If its effects are more serious, then a more defensive stance must be taken as growth will suffer in 2022, particularly for service sectors. WFH will be again favored, as governments and central banks come to the rescue of private corporations again. Recovery will be at risk and growth companies will be the winners in the equity market, as this segment contains large tech companies that benefit from digital consumption. The expected Fed interest rates hikes would potentially be at risk, and equity markets would correct.
Ben Luk, senior multi asset strategist
State Street Global Markets
While it’s still too early to determine the impact of the Omicron variant, we believe it often comes down to two scenario, which is either “bad news is good news” or “bad news is bad news,” and we are leaning towards the latter scenario given our investor behavior model recently moving from pro-risk to risk-neutral.

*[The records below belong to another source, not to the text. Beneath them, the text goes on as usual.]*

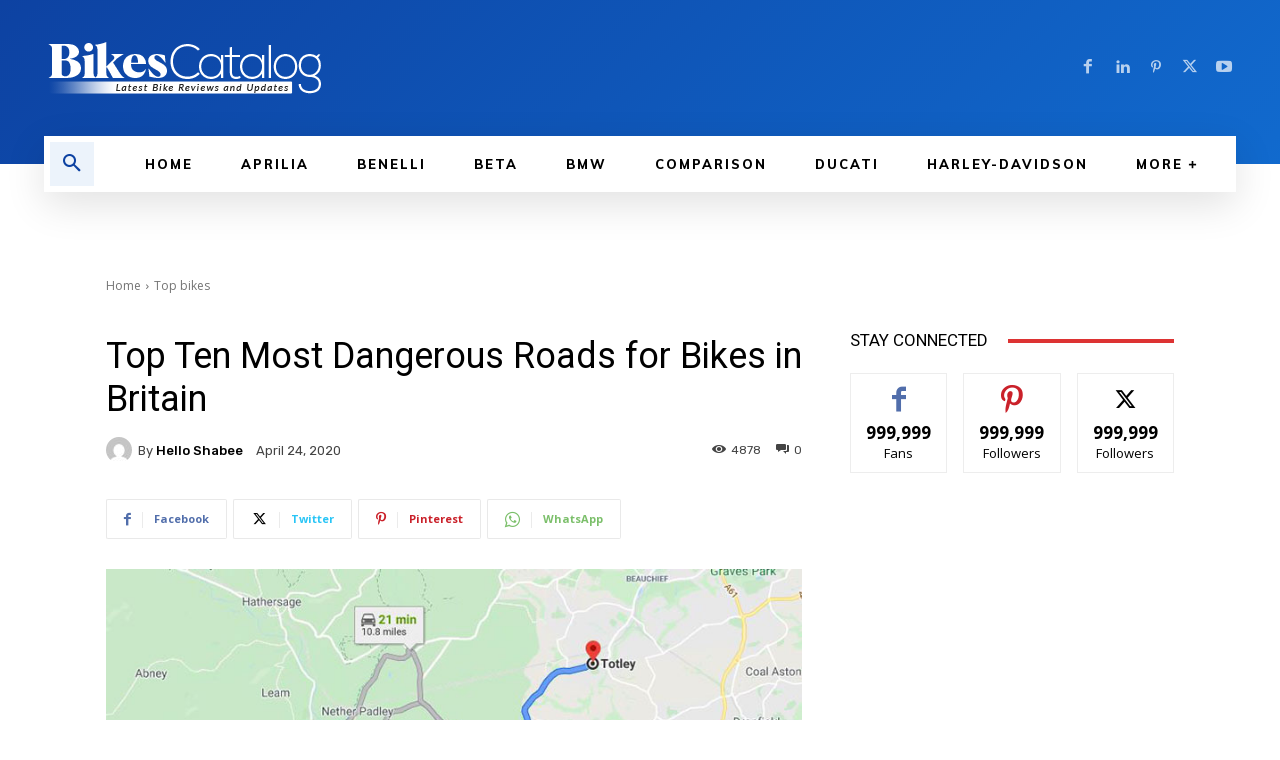

--- FILE ---
content_type: text/html; charset=utf-8
request_url: https://www.google.com/recaptcha/api2/aframe
body_size: 250
content:
<!DOCTYPE HTML><html><head><meta http-equiv="content-type" content="text/html; charset=UTF-8"></head><body><script nonce="e3B2l-3nVjfwxTwwRTxHgw">/** Anti-fraud and anti-abuse applications only. See google.com/recaptcha */ try{var clients={'sodar':'https://pagead2.googlesyndication.com/pagead/sodar?'};window.addEventListener("message",function(a){try{if(a.source===window.parent){var b=JSON.parse(a.data);var c=clients[b['id']];if(c){var d=document.createElement('img');d.src=c+b['params']+'&rc='+(localStorage.getItem("rc::a")?sessionStorage.getItem("rc::b"):"");window.document.body.appendChild(d);sessionStorage.setItem("rc::e",parseInt(sessionStorage.getItem("rc::e")||0)+1);localStorage.setItem("rc::h",'1769439362865');}}}catch(b){}});window.parent.postMessage("_grecaptcha_ready", "*");}catch(b){}</script></body></html>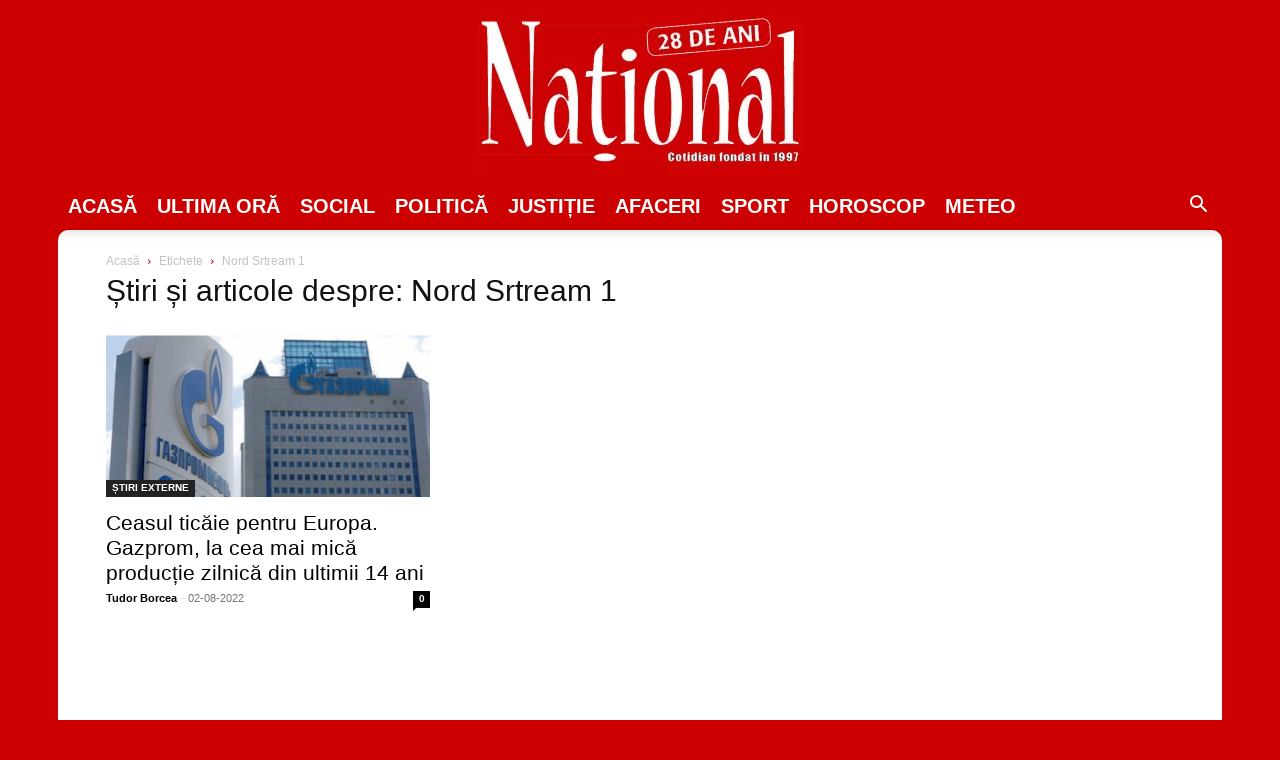

--- FILE ---
content_type: text/html; charset=utf-8
request_url: https://www.google.com/recaptcha/api2/aframe
body_size: 269
content:
<!DOCTYPE HTML><html><head><meta http-equiv="content-type" content="text/html; charset=UTF-8"></head><body><script nonce="HjGUKe6ryfQH916XpYJnGA">/** Anti-fraud and anti-abuse applications only. See google.com/recaptcha */ try{var clients={'sodar':'https://pagead2.googlesyndication.com/pagead/sodar?'};window.addEventListener("message",function(a){try{if(a.source===window.parent){var b=JSON.parse(a.data);var c=clients[b['id']];if(c){var d=document.createElement('img');d.src=c+b['params']+'&rc='+(localStorage.getItem("rc::a")?sessionStorage.getItem("rc::b"):"");window.document.body.appendChild(d);sessionStorage.setItem("rc::e",parseInt(sessionStorage.getItem("rc::e")||0)+1);localStorage.setItem("rc::h",'1769195423604');}}}catch(b){}});window.parent.postMessage("_grecaptcha_ready", "*");}catch(b){}</script></body></html>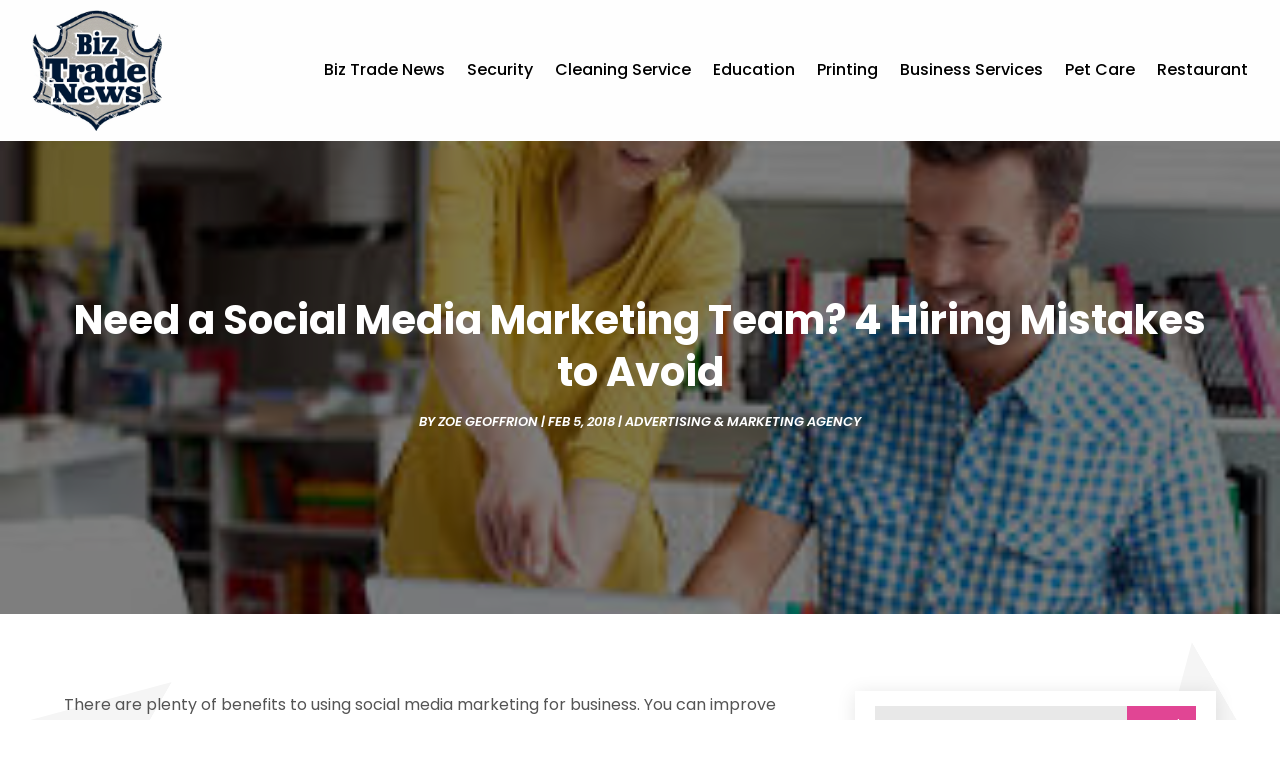

--- FILE ---
content_type: image/svg+xml
request_url: https://www.biztradenews.com/wp-content/uploads/2024/04/Logo.svg
body_size: 935443
content:
<svg version="1.2" xmlns="http://www.w3.org/2000/svg" viewBox="0 0 742 688" width="180" height="167">
	<title>Logo</title>
	<defs>
		<image  width="1024" height="1024" id="img1" href="[data-uri]"/>
	</defs>
	<style>
	</style>
	<use id="Background" href="#img1" x="-144" y="-168"/>
</svg>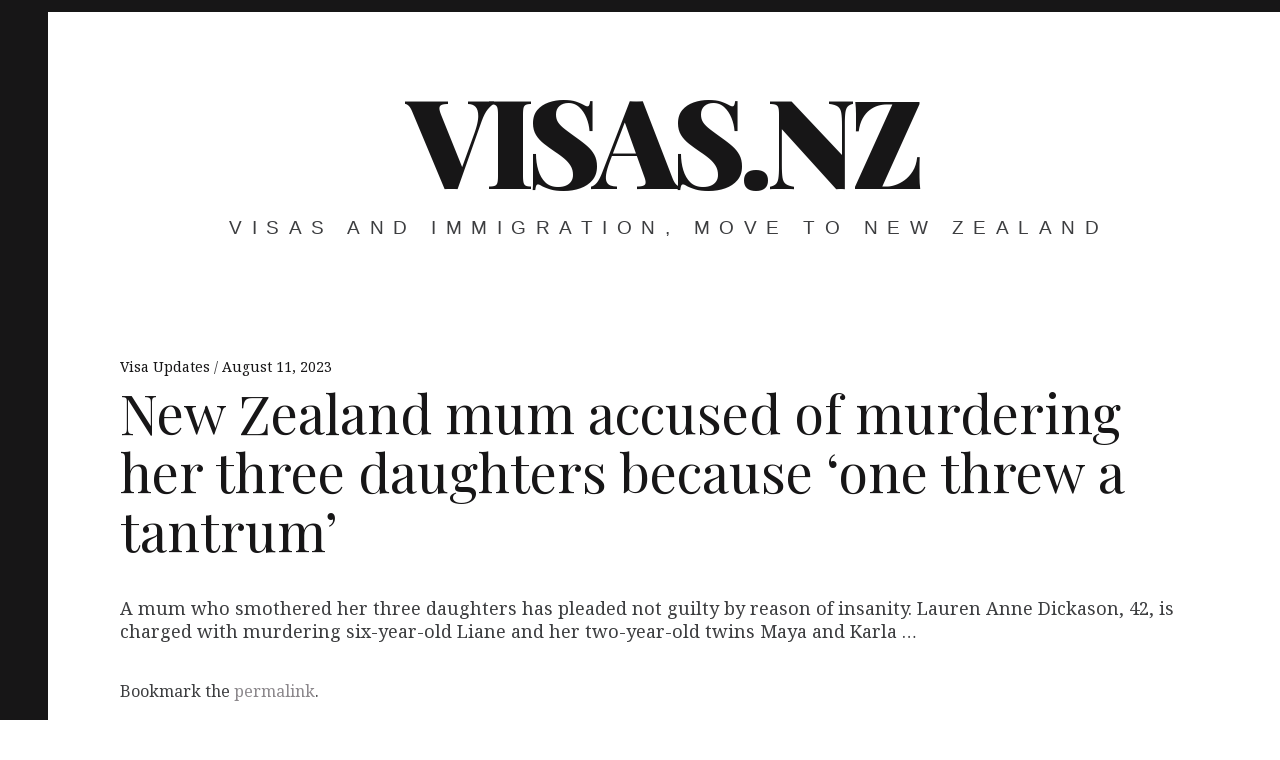

--- FILE ---
content_type: text/html; charset=utf-8
request_url: https://www.google.com/recaptcha/api2/aframe
body_size: 225
content:
<!DOCTYPE HTML><html><head><meta http-equiv="content-type" content="text/html; charset=UTF-8"></head><body><script nonce="aJ-jh8etjlxKMWd2VV4DFA">/** Anti-fraud and anti-abuse applications only. See google.com/recaptcha */ try{var clients={'sodar':'https://pagead2.googlesyndication.com/pagead/sodar?'};window.addEventListener("message",function(a){try{if(a.source===window.parent){var b=JSON.parse(a.data);var c=clients[b['id']];if(c){var d=document.createElement('img');d.src=c+b['params']+'&rc='+(localStorage.getItem("rc::a")?sessionStorage.getItem("rc::b"):"");window.document.body.appendChild(d);sessionStorage.setItem("rc::e",parseInt(sessionStorage.getItem("rc::e")||0)+1);localStorage.setItem("rc::h",'1768354562358');}}}catch(b){}});window.parent.postMessage("_grecaptcha_ready", "*");}catch(b){}</script></body></html>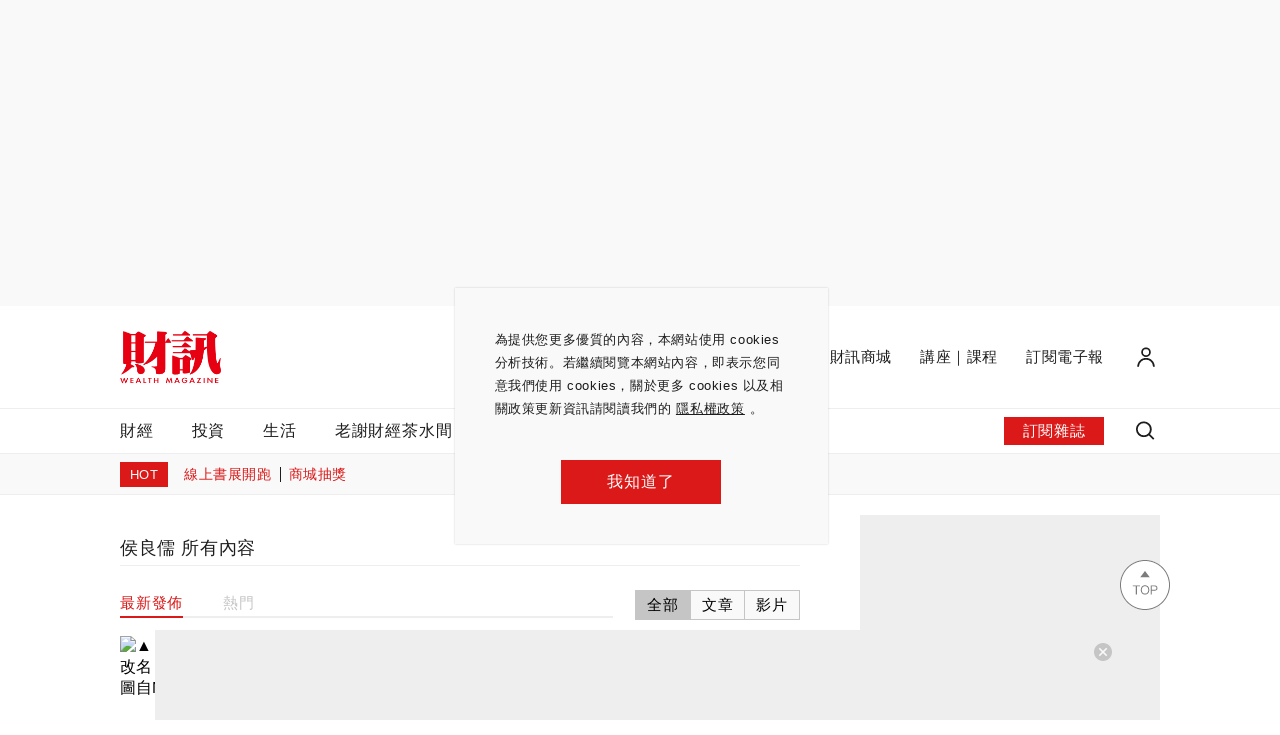

--- FILE ---
content_type: text/html; charset=UTF-8
request_url: https://auto-load-balancer.likr.tw/api/get_client_ip.php
body_size: -136
content:
"3.20.205.186"

--- FILE ---
content_type: text/html; charset=utf-8
request_url: https://www.google.com/recaptcha/api2/aframe
body_size: 182
content:
<!DOCTYPE HTML><html><head><meta http-equiv="content-type" content="text/html; charset=UTF-8"></head><body><script nonce="0Iy3dwf0XHJP4raIO9aCfA">/** Anti-fraud and anti-abuse applications only. See google.com/recaptcha */ try{var clients={'sodar':'https://pagead2.googlesyndication.com/pagead/sodar?'};window.addEventListener("message",function(a){try{if(a.source===window.parent){var b=JSON.parse(a.data);var c=clients[b['id']];if(c){var d=document.createElement('img');d.src=c+b['params']+'&rc='+(localStorage.getItem("rc::a")?sessionStorage.getItem("rc::b"):"");window.document.body.appendChild(d);sessionStorage.setItem("rc::e",parseInt(sessionStorage.getItem("rc::e")||0)+1);localStorage.setItem("rc::h",'1768802770758');}}}catch(b){}});window.parent.postMessage("_grecaptcha_ready", "*");}catch(b){}</script></body></html>

--- FILE ---
content_type: application/javascript; charset=utf-8
request_url: https://fundingchoicesmessages.google.com/f/AGSKWxXbuWz6Uhy4c085S_yC7XZN8_tvhJ8Ev_LvJsC8-JjjST4TkyPTo3eQrexpdn4-wD4-qLp0nKRsIkJXB0s79t1fjRXRTKcE7x2vZH6FnKNqAMuAyl3pgiw7gCLeYYKvmEB8-NGx4IMZTim_Rv96-1tVOX2zbSSZNtaem05v24QGnGLrpGnrVRdqM7de/_/default_oas./ad-audit._120x800a./affiliate_show_iframe._700_100_
body_size: -1293
content:
window['488dd47b-9020-4baa-9240-db5a6125c8f9'] = true;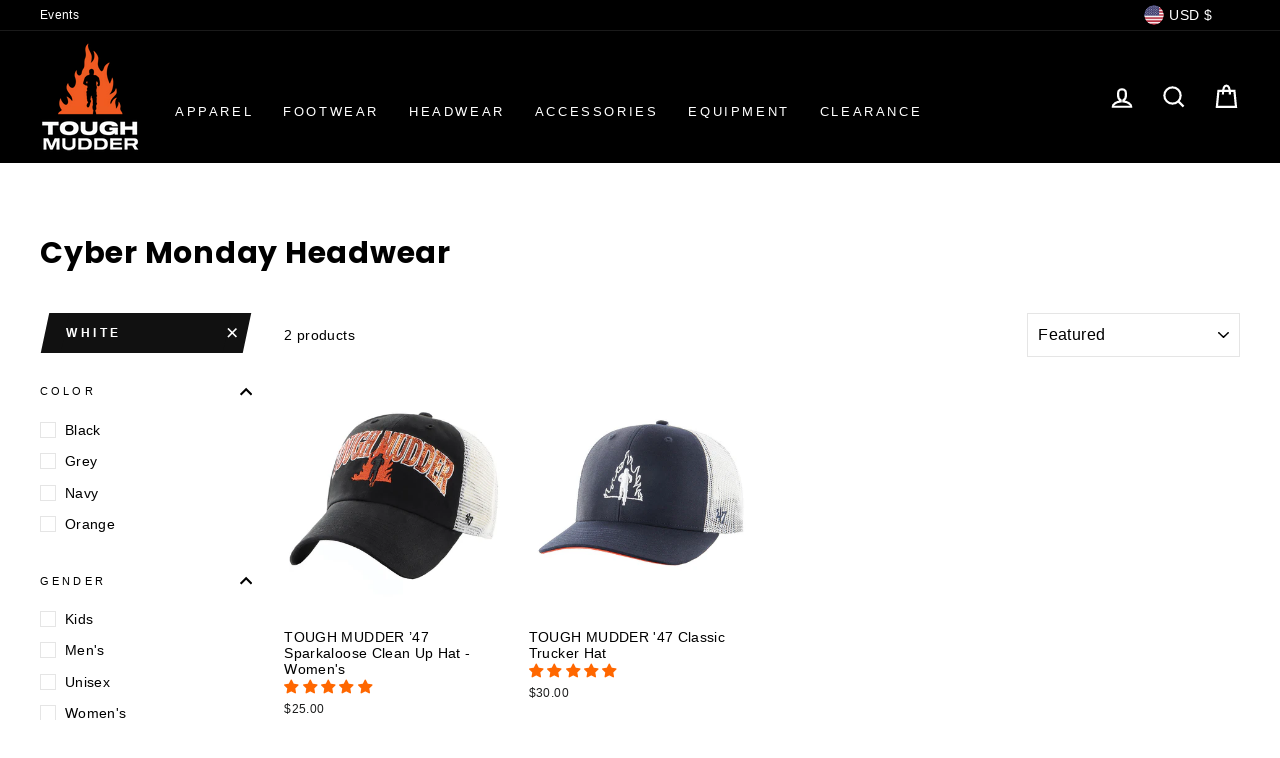

--- FILE ---
content_type: text/css
request_url: https://shop.toughmudder.com/cdn/shop/t/269/assets/bold-upsell-custom.css?v=150135899998303055901768495078
body_size: -676
content:
/*# sourceMappingURL=/cdn/shop/t/269/assets/bold-upsell-custom.css.map?v=150135899998303055901768495078 */


--- FILE ---
content_type: text/css
request_url: https://shop.toughmudder.com/cdn/shop/t/269/assets/bold-custom.css?v=3073064469507425491768495078
body_size: -663
content:
.bold-product__above_content_button_container{
  display: none !important;
}

--- FILE ---
content_type: text/javascript; charset=utf-8
request_url: https://tacc.saio.io/checkbox_scripts?shop=toughmuddermerch.myshopify.com
body_size: 4050
content:
if(true) {
      // Add jquery if it is undefined
      if(!window.jQuery){
        let script = document.createElement('script');
        script.type = 'text/javascript';
        script.src = '//ajax.googleapis.com/ajax/libs/jquery/3.1.0/jquery.min.js';
        script.onload = function() {
          checkboxCreate();
        }
        document.head.appendChild(script);
      } else {
        checkboxCreate();
      }
      function checkboxCreate() {
        Shopify.Cart = Shopify.Cart || {};
        Shopify.Cart.Tacc = {};
        Shopify.Cart.Tacc.checkboxes = {};
        Shopify.Cart.Tacc.alerts = {};
        Shopify.Cart.Tacc.syncState = function(id) {
          var state = Shopify.Cart.Tacc.checkboxes[id.toString()];
          jQuery(`[data-terms-id="${id}"]`).each(function() {
            this.checked = state;
          })
        }
        Shopify.Cart.Tacc.toggle = function(checkbox, id, title) {
          if(checkbox.checked) {
            Shopify.Cart.Tacc.set(title);
            Shopify.Cart.Tacc.checkboxes[id.toString()] = true;
          } else {
            Shopify.Cart.Tacc.unset(title);
            Shopify.Cart.Tacc.checkboxes[id.toString()] = false;
          }
          jQuery(`[data-terms-id="${id}"]`).each(function() {
            this.checked = checkbox.checked;
          })
        }
        Shopify.Cart.Tacc.set = function(title) {
          var label = 'terms and conditions';
          if(title != null && title != '') {
            label = title;
          }
          var attributes = {};
          attributes['Accepted \'' + label + '\' checkbox'] = true;
          jQuery.ajax({
              type: 'POST',
              url: '/cart/update.js',
              data: { attributes: attributes },
              dataType: 'json'
          })
        }

        Shopify.Cart.Tacc.unset = function(title) {
          var label = 'terms and conditions';
          if(title != null && title != '') {
            label = title;
          }
          var attributes = {};
          attributes['Accepted \'' + label + '\' checkbox'] = false;
          jQuery.ajax({
              type: 'POST',
              url: '/cart/update.js',
              data: { attributes: attributes },
              dataType: 'json'
          })
        }

        Shopify.Cart.Tacc.reset = function(title) {
          var label = 'terms and conditions';
          if(title != null && title != '') {
            label = title;
          }
          var attributes = {};
          attributes['Accepted \'' + label + '\' checkbox'] = false;
          jQuery.ajax({
              type: 'POST',
              url: '/cart/update.js',
              data: { attributes: attributes },
              dataType: 'json',
              async: false
          })
        }

        jQuery('body').on('click', '[name="checkout"], [name="goto_pp"], [name="goto_gc"]', function(evt) {
          var messages = [];
          var submitForm = true;
          jQuery.each(Shopify.Cart.Tacc.checkboxes, function(key, value) {
            if(value == false) {
              submitForm = false;
              messages.push(Shopify.Cart.Tacc.alerts[key]);
            }
          })

          if(submitForm) {
            jQuery(this).submit();
          } else {
            evt.preventDefault();
            alert(messages.join("\n"));
            return false;
          }
        });
        jQuery('form[action="checkout"]').on('submit', function(evt) {
          console.log('minicart submitted');
          evt.preventDefault();
          var messages = [];
          var submitForm = true;
          jQuery.each(Shopify.Cart.Tacc.checkboxes, function(key, value) {
            if(value == false) {
              submitForm = false;
              messages.push(Shopify.Cart.Tacc.alerts[key]);
            }
          })

          if(submitForm) {
            jQuery(this).submit();
          } else {
            alert(messages.join("\n"));
            return false;
          }
        });
      } }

The optimistic outlook for risk (i.e. bad news become good news) in terms of the new variant is the drag on re-opening and consumption, which could spillover to a looser Fed, a weaker dollar and subsequent delay in tapering, rate hikes or both.However, we are increasingly concerned over persistent inflation as eight out of the ten factors that we track indicate prices trending higher on the back of seasonality trends, supply side pressure, media intensity and last but not least, wage pressures. This creates additional challenge for the Fed to reverse course and be more accommodative even if the new variant is deemed more dangerous (i.e. bad news is bad news) especially when we compared how aggressive monetary policies were globally during the delta variant period.
This is not to say we should immediately tilt towards going defensive, but with real money already well positioning into risk, especially reflation assets such as equities and commodities, over the last twelve months coupled with aggregate cash levels moving back towards long-term average, we believe an overall risk-neutral approach would be more suitable irrespective of how the new variant will play out in the coming weeks.